── RAW DATA ──

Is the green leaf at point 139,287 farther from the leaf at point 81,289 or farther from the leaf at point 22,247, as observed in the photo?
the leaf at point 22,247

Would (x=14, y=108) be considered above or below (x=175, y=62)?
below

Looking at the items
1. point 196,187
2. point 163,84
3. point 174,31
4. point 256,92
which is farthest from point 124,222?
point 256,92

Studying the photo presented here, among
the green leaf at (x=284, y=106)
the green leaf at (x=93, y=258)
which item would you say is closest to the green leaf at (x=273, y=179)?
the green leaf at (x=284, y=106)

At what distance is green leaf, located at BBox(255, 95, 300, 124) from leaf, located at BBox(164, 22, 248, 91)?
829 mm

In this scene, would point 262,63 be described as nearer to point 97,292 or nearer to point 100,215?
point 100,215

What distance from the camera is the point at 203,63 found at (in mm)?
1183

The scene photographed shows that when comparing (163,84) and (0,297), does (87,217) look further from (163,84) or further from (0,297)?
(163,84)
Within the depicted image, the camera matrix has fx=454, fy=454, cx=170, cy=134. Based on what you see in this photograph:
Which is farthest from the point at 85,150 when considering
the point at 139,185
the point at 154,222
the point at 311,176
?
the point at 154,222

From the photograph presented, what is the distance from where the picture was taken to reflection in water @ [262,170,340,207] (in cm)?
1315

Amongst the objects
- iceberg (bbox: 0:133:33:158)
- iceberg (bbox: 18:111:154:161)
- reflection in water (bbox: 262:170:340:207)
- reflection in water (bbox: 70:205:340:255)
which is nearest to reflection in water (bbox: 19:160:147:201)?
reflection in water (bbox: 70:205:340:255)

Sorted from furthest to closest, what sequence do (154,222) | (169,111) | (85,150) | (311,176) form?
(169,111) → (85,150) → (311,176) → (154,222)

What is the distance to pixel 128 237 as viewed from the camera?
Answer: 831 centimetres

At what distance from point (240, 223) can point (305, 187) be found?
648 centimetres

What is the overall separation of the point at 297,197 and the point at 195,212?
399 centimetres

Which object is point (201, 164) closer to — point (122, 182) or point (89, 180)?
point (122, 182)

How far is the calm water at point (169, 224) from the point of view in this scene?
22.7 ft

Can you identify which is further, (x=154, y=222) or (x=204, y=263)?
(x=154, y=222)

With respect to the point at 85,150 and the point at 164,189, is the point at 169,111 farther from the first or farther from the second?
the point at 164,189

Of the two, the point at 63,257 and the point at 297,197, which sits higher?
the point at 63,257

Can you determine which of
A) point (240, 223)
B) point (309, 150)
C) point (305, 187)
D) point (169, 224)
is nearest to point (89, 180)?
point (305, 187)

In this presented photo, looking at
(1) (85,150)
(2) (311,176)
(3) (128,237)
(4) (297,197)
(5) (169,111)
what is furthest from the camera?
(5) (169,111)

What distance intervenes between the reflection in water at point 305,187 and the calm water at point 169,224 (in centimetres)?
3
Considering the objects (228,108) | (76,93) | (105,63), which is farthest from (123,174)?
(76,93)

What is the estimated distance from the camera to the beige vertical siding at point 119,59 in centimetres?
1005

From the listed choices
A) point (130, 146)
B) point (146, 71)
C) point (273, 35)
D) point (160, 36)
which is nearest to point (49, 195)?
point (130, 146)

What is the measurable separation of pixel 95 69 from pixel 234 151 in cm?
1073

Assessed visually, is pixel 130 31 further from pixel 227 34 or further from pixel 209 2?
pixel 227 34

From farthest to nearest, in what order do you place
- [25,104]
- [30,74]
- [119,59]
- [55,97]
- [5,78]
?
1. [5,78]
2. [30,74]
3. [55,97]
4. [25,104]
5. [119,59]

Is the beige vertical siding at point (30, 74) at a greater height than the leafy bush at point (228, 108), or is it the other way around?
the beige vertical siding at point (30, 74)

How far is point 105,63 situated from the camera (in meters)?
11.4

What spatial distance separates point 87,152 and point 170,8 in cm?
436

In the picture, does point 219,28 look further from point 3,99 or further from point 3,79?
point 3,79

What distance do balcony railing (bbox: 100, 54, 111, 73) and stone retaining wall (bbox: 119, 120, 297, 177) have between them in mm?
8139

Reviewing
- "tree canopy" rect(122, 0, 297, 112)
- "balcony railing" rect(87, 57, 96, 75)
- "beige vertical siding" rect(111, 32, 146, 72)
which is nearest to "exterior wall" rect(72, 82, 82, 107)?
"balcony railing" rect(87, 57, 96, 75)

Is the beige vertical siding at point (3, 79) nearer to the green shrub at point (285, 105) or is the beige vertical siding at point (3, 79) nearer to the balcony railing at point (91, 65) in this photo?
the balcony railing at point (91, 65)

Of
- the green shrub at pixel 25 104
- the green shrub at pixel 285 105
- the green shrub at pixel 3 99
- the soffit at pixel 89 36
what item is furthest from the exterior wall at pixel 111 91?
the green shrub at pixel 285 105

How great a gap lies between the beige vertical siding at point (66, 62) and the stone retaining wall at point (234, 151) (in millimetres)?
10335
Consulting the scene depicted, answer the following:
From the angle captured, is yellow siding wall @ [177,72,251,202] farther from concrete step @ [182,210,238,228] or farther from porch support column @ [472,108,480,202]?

───

Extract every line above exactly as it stands.

Is the green leaf at point 139,287 farther from the leaf at point 81,289 or farther from the leaf at point 22,247, as observed in the photo?
the leaf at point 22,247

Would (x=14, y=108) be considered above or below (x=175, y=62)?
below

Looking at the items
1. point 196,187
2. point 163,84
3. point 174,31
4. point 256,92
which is farthest from point 124,222?
point 256,92

Studying the photo presented here, among
the green leaf at (x=284, y=106)
the green leaf at (x=93, y=258)
which item would you say is closest to the green leaf at (x=273, y=179)?
the green leaf at (x=284, y=106)

At what distance is green leaf, located at BBox(255, 95, 300, 124) from leaf, located at BBox(164, 22, 248, 91)?
829 mm

In this scene, would point 262,63 be described as nearer to point 97,292 or nearer to point 100,215?
point 100,215

What distance from the camera is the point at 203,63 found at (in mm)?
1183

The scene photographed shows that when comparing (163,84) and (0,297), does (87,217) look further from (163,84) or further from (0,297)?
(163,84)
Within the depicted image, the camera matrix has fx=454, fy=454, cx=170, cy=134. Based on what you see in this photograph:
Which is farthest from the point at 85,150 when considering
the point at 139,185
the point at 154,222
the point at 311,176
?
the point at 154,222

From the photograph presented, what is the distance from where the picture was taken to reflection in water @ [262,170,340,207] (in cm)?
1315

Amongst the objects
- iceberg (bbox: 0:133:33:158)
- iceberg (bbox: 18:111:154:161)
- reflection in water (bbox: 262:170:340:207)
- reflection in water (bbox: 70:205:340:255)
which is nearest to reflection in water (bbox: 19:160:147:201)?
reflection in water (bbox: 70:205:340:255)

Sorted from furthest to closest, what sequence do (154,222) | (169,111) | (85,150) | (311,176) form?
(169,111) → (85,150) → (311,176) → (154,222)

What is the distance to pixel 128 237 as viewed from the camera?
Answer: 831 centimetres

At what distance from point (240, 223) can point (305, 187) be found?
648 centimetres

What is the overall separation of the point at 297,197 and the point at 195,212?
399 centimetres

Which object is point (201, 164) closer to — point (122, 182) or point (89, 180)?
point (122, 182)

How far is the calm water at point (169, 224) from the point of view in this scene?
22.7 ft

Can you identify which is further, (x=154, y=222) or (x=204, y=263)?
(x=154, y=222)

With respect to the point at 85,150 and the point at 164,189, is the point at 169,111 farther from the first or farther from the second?
the point at 164,189

Of the two, the point at 63,257 and the point at 297,197, which sits higher?
the point at 63,257

Can you determine which of
A) point (240, 223)
B) point (309, 150)
C) point (305, 187)
D) point (169, 224)
is nearest to point (89, 180)?
point (305, 187)

In this presented photo, looking at
(1) (85,150)
(2) (311,176)
(3) (128,237)
(4) (297,197)
(5) (169,111)
what is furthest from the camera?
(5) (169,111)

What distance intervenes between the reflection in water at point 305,187 and the calm water at point 169,224 (in centimetres)?
3
Considering the objects (228,108) | (76,93) | (105,63), which is farthest from (123,174)?
(76,93)

What is the estimated distance from the camera to the beige vertical siding at point 119,59 in centimetres?
1005

From the listed choices
A) point (130, 146)
B) point (146, 71)
C) point (273, 35)
D) point (160, 36)
which is nearest to point (49, 195)?
point (130, 146)

What is the measurable separation of pixel 95 69 from pixel 234 151 in cm?
1073

Assessed visually, is pixel 130 31 further from pixel 227 34 or further from pixel 209 2?
pixel 227 34

From farthest to nearest, in what order do you place
- [25,104]
- [30,74]
- [119,59]
- [55,97]
- [5,78]
?
1. [5,78]
2. [30,74]
3. [55,97]
4. [25,104]
5. [119,59]

Is the beige vertical siding at point (30, 74) at a greater height than the leafy bush at point (228, 108), or is it the other way around?
the beige vertical siding at point (30, 74)

How far is point 105,63 situated from the camera (in meters)?
11.4

What spatial distance separates point 87,152 and point 170,8 in cm?
436

In the picture, does point 219,28 look further from point 3,99 or further from point 3,79?
point 3,79

What distance do balcony railing (bbox: 100, 54, 111, 73) and stone retaining wall (bbox: 119, 120, 297, 177) have between them in mm?
8139

Reviewing
- "tree canopy" rect(122, 0, 297, 112)
- "balcony railing" rect(87, 57, 96, 75)
- "beige vertical siding" rect(111, 32, 146, 72)
which is nearest to "exterior wall" rect(72, 82, 82, 107)?
"balcony railing" rect(87, 57, 96, 75)

Is the beige vertical siding at point (3, 79) nearer to the green shrub at point (285, 105) or is the beige vertical siding at point (3, 79) nearer to the balcony railing at point (91, 65) in this photo?
the balcony railing at point (91, 65)

Of
- the green shrub at pixel 25 104
- the green shrub at pixel 285 105
- the green shrub at pixel 3 99
- the soffit at pixel 89 36
what item is furthest from the exterior wall at pixel 111 91?
the green shrub at pixel 285 105

How great a gap lies between the beige vertical siding at point (66, 62) and the stone retaining wall at point (234, 151) (in millimetres)?
10335
Consulting the scene depicted, answer the following:
From the angle captured, is yellow siding wall @ [177,72,251,202] farther from concrete step @ [182,210,238,228] or farther from porch support column @ [472,108,480,202]?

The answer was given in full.